Tenev and Bhatt moved quickly, reaching out to investors with the kind of ask rarely requested by a revenue-generating unicorn: send us as much money as you can. To expedite the process, Robinhood offered attractive terms with preferential clauses for those that acted first. The first class of investors capitalized a convertible note that offered a 30% discount to the IPO price, with an additional 15% in warrants.
Backers sprang into action. Ribbit, Sequoia, a16z, Index and others sank $3.4 billion into the business over the coming days. By the following Monday, Robinhood had received more money than it needed and those who dallied saw their funds either rejected, or put into a deal with a higher cap and no warrants attached.
That financing staved off a complete shutdown, but Robinhood had not escaped unscathed. Like many other trading platforms including Webull, Public, and M1, Robinhood halted trading on more than a dozen names, including GME. Though other players struggled with the same strictures, Robinhood’s cryptic messaging fed rumors that the company was in collusion with the traditional capital class. Many remarked on Robinhood’s relationship with Citadel Securities, given that the market maker is a major source of revenue.
Before Tenev had the chance to wrestle back the narrative (something he would fail to do repeatedly, demonstrating remarkable hamfistedness), the backlash had begun.

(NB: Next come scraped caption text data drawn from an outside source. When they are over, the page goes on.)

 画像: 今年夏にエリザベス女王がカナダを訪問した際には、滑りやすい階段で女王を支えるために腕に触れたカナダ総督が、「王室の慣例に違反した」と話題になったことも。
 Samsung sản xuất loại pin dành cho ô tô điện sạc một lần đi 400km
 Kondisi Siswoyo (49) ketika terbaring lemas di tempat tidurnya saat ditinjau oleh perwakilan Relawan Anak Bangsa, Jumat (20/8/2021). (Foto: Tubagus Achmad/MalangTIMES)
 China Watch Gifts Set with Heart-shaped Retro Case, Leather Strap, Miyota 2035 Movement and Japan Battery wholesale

Portnoy’s complaint arrived early, with Barstool’s liver-cheeked CEO proclaiming “Robinhood is dead.” Others soon joined in: Ocasio-Cortez was furious, WSB was apoplectic, Twitter raged and burned. SPAC-smith extraordinaire, Chamath Palihapitiya referred to Robinhood as “corporatist scumbags” (whilst apparently forgetting his brief, lucrative stint torpedoing our collective neurochemistry).

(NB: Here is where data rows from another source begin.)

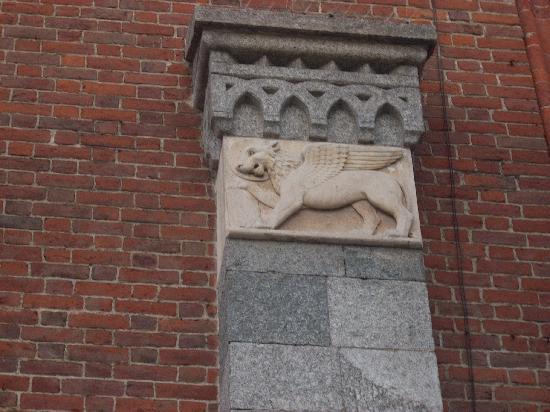 Latin Quarter- Complesso Ticinese/Navigli: particolare basilica san'eustorgio nel quartiere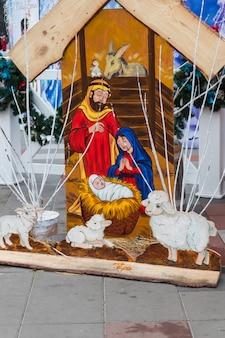Houten kerststal. heilige familie, baby jezus, de maagd maria en sint-jozef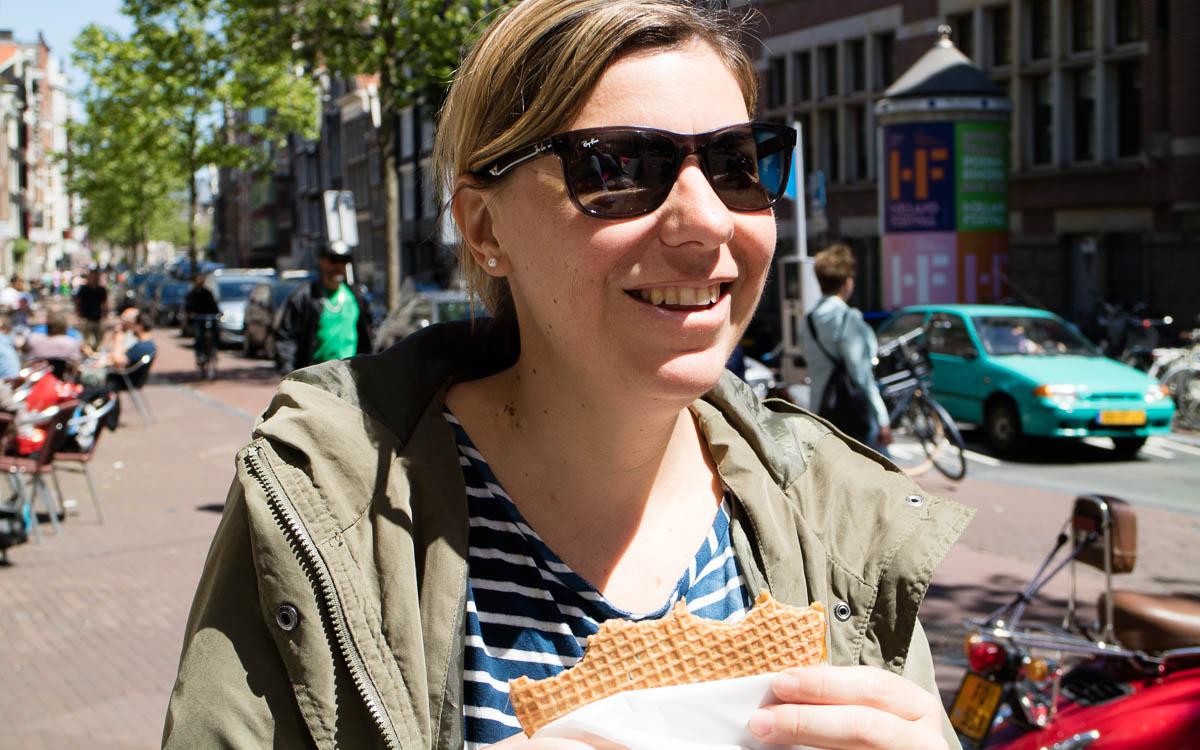 Stroopwaffel essen in Amsterdam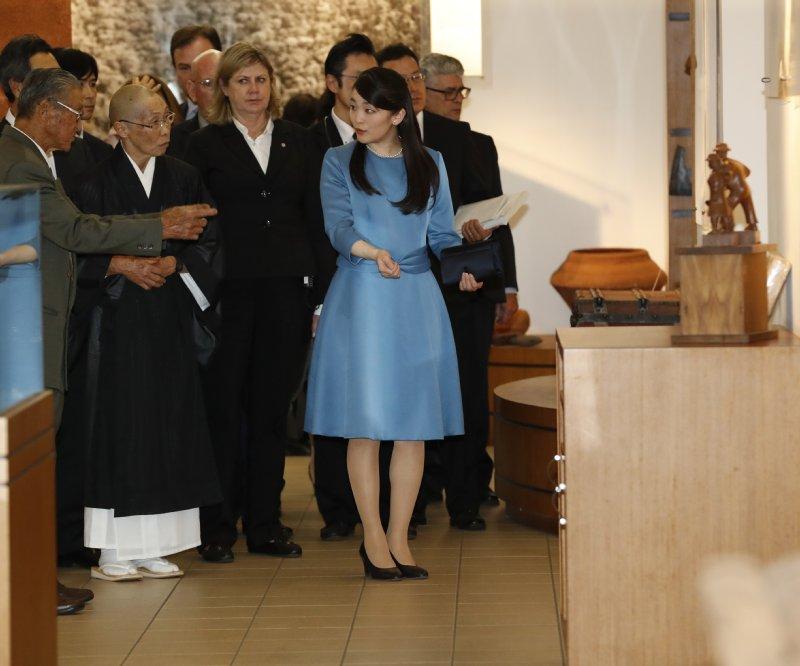 ローランジャ市のパラナ日本移民センターをご訪問された眞子さま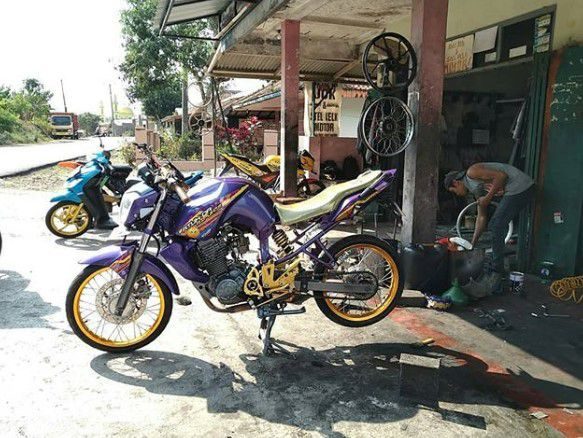 modifikasi byson ala cafe racer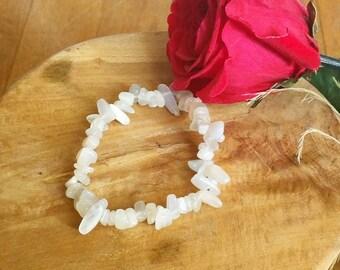 Bracelet: genuine Moonstone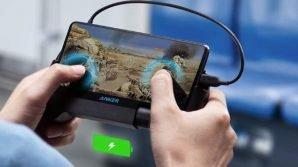 Anker Powercore Play 6.700: in vendita il powerbank che fa da controller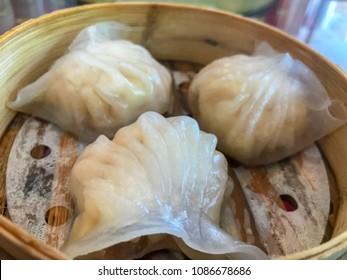 Ha gows shrimp dumpling Chinese on the basket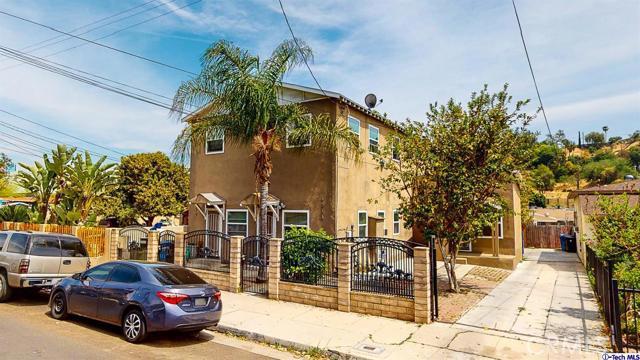 4548 Huntington E Drive, Los Angeles CA: http://media.crmls.org/mediaz/67CEB9A9-46FE-447D-86FF-331E00CE2976.jpg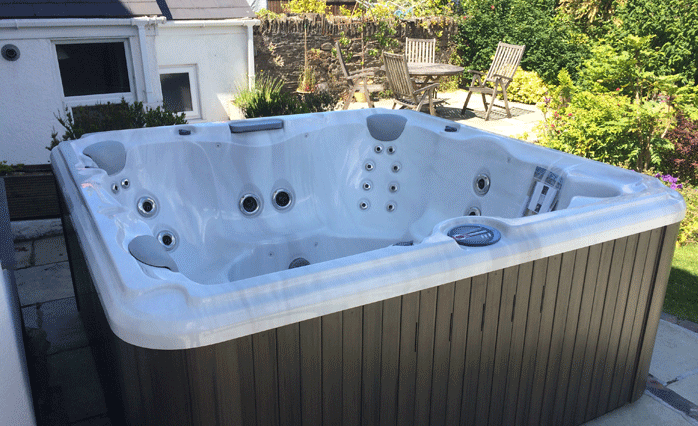 hot-tub-servicing-sheffield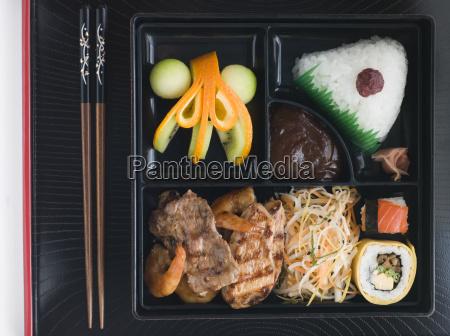 teppanyaki lunchbox mit essstaebchen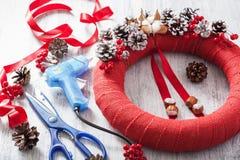 做红色圣诞节花圈装饰diy手工制造 免版税库存图片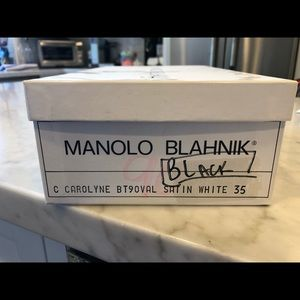 Manolo Blahnik heel. Elastic back. Carolyne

Of course, customers had every right to be angry. While users could sell their shares in businesses like GME, buying had been shut off.

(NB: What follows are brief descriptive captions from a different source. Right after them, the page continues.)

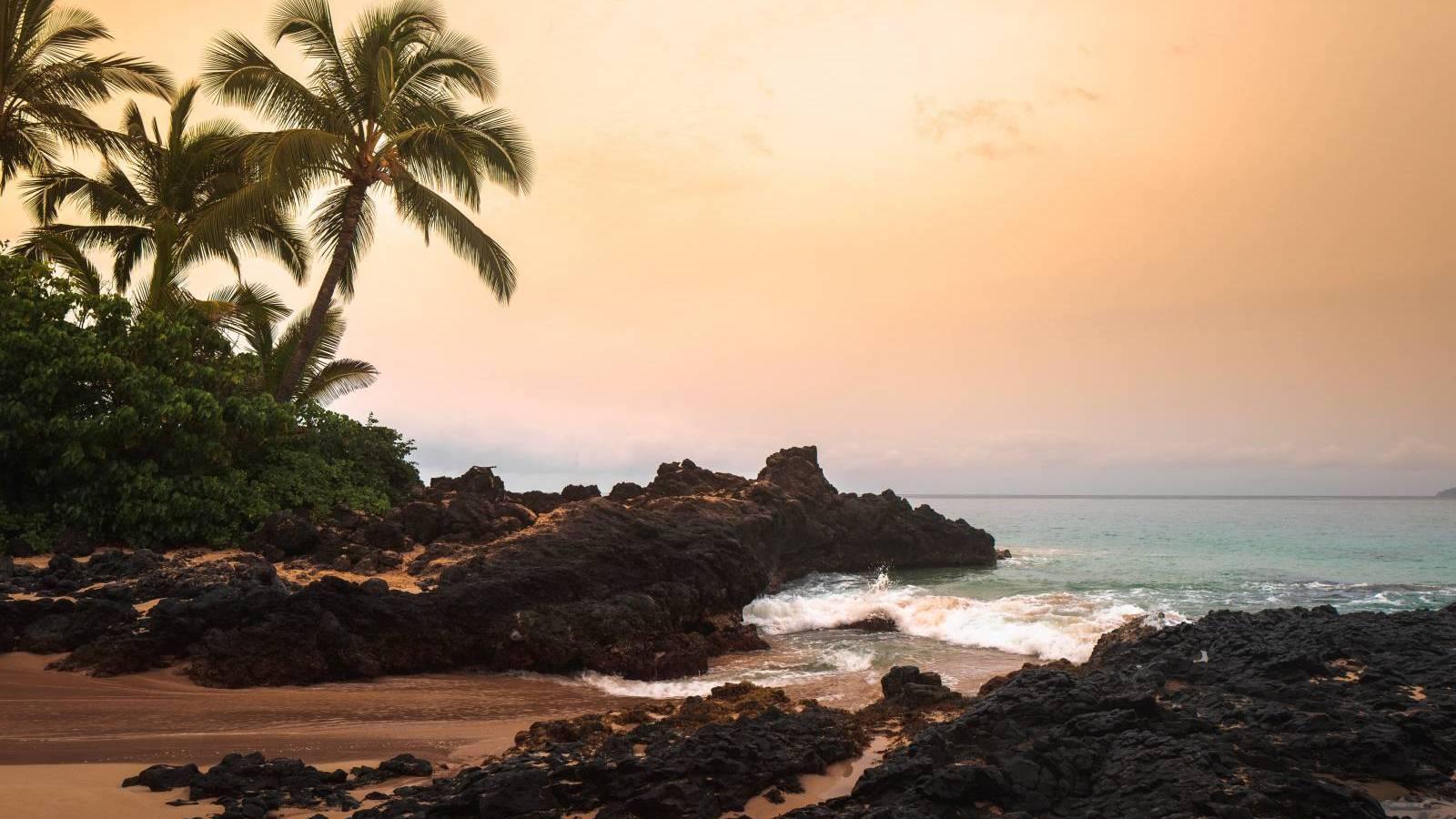 beautiful oahu hawaii beach at sunset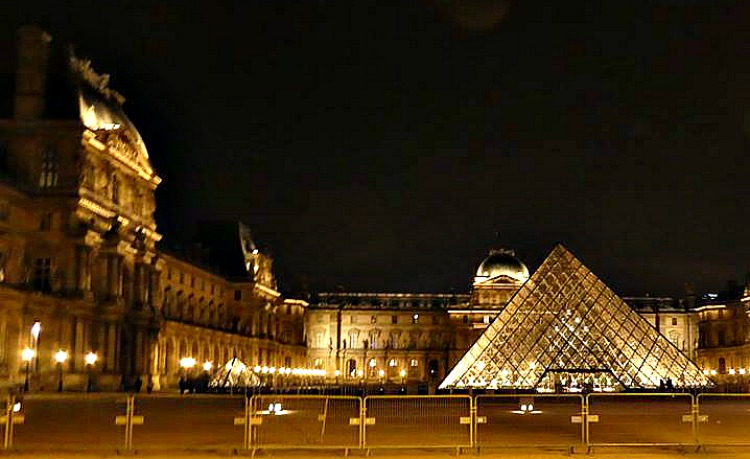 The Louvre at night - beginner guide to Paris.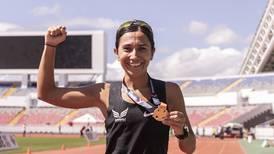Atleta corrió por primera vez en el Estadio Nacional y batió un récord de 30 años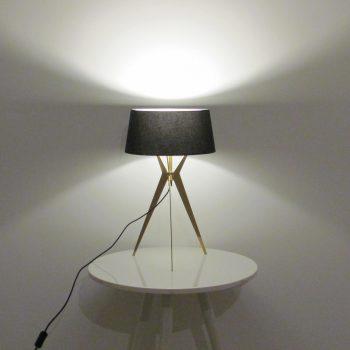 Đèn ngủ để bàn Resta chân màu gold, chụp đen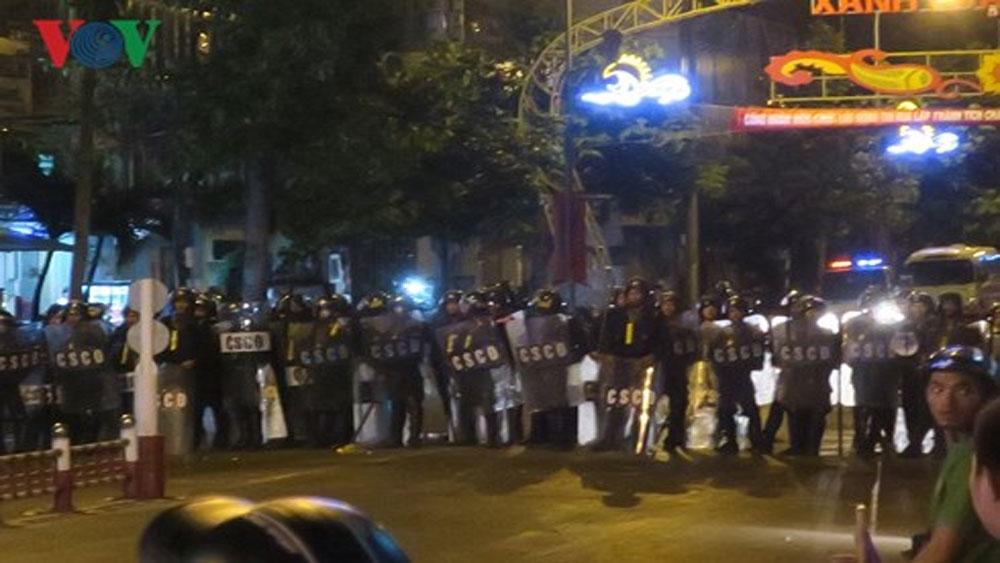 Ngăn chặn, cuộc gây rối thứ 2, trụ sở UBND tỉnh Bình Thuận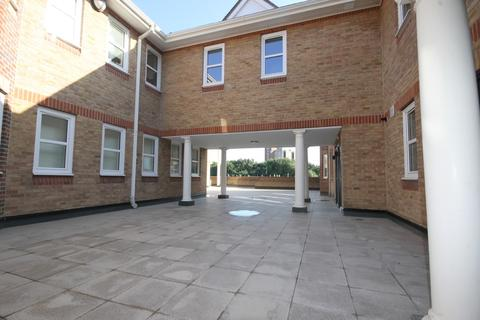 3 bedroom flat to rent - High Street, Staines-Upon-Thames, TW18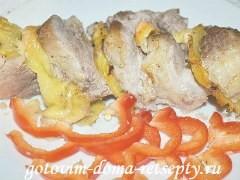 свинина с ананасами и сыром 10
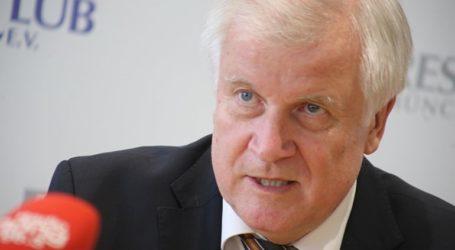 Ο υπ. Εσωτερικών της Γερμανίας αρνήθηκε να εμβολιαστεί με AstraZeneca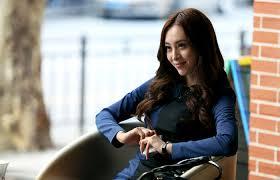 电视剧《格子间女人》Jessica剧照 刘浠希生活写真照4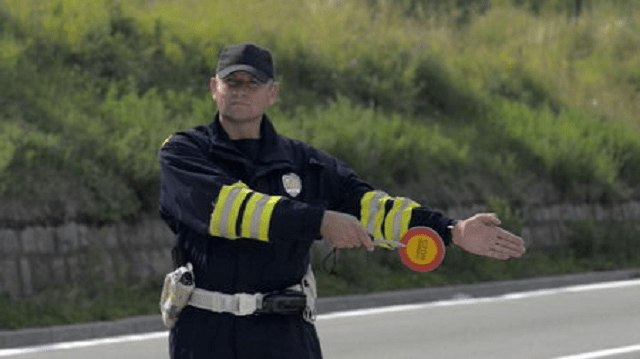 Kamiondžiji saobraćajna policija napisala devet kazni za sat vremena!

Customers and commentators were not the only ones to take issue with Robinhood. In mid-February, Tenev, Ken Griffin of Citadel Securities, Gabriel Plotkin of Melvin Capital, Steve Huffman of Reddit, Jennifer Schulp of the Cato Institute and Keith Gill testified before Congress. Though Tenev argued that the trading restrictions were put into place to meet the increased regulatory demands (aka: the billions of dollars in capital), lawmakers didn’t seem entirely convinced.
Whatever one’s position on Robinhood’s handling of the situation — and surely even Tenev himself would agree there is room for improvement — the company seems to have emerged better for the experience. The S-1 notes an increased investment in customer service, as well as hardier infrastructure designed to handle 30x the volume of 2020, and 3x the “highest load we’ve seen in the past.”
The saga isn’t over, of course. Though Robinhood did receive a $70 million FINRA penalty for unrelated outages in March 2020, and a $65 million fine for failing to disclose earning revenue via Payment for Order Flow, no such fines have been levied against the business for the GME debacle. Whatever Robinhood incurs, it will do so as a public company.
Market: The market of markets
Robinhood is the rare company that is not only capitalizing on large, existing markets, but expanding them through its activities.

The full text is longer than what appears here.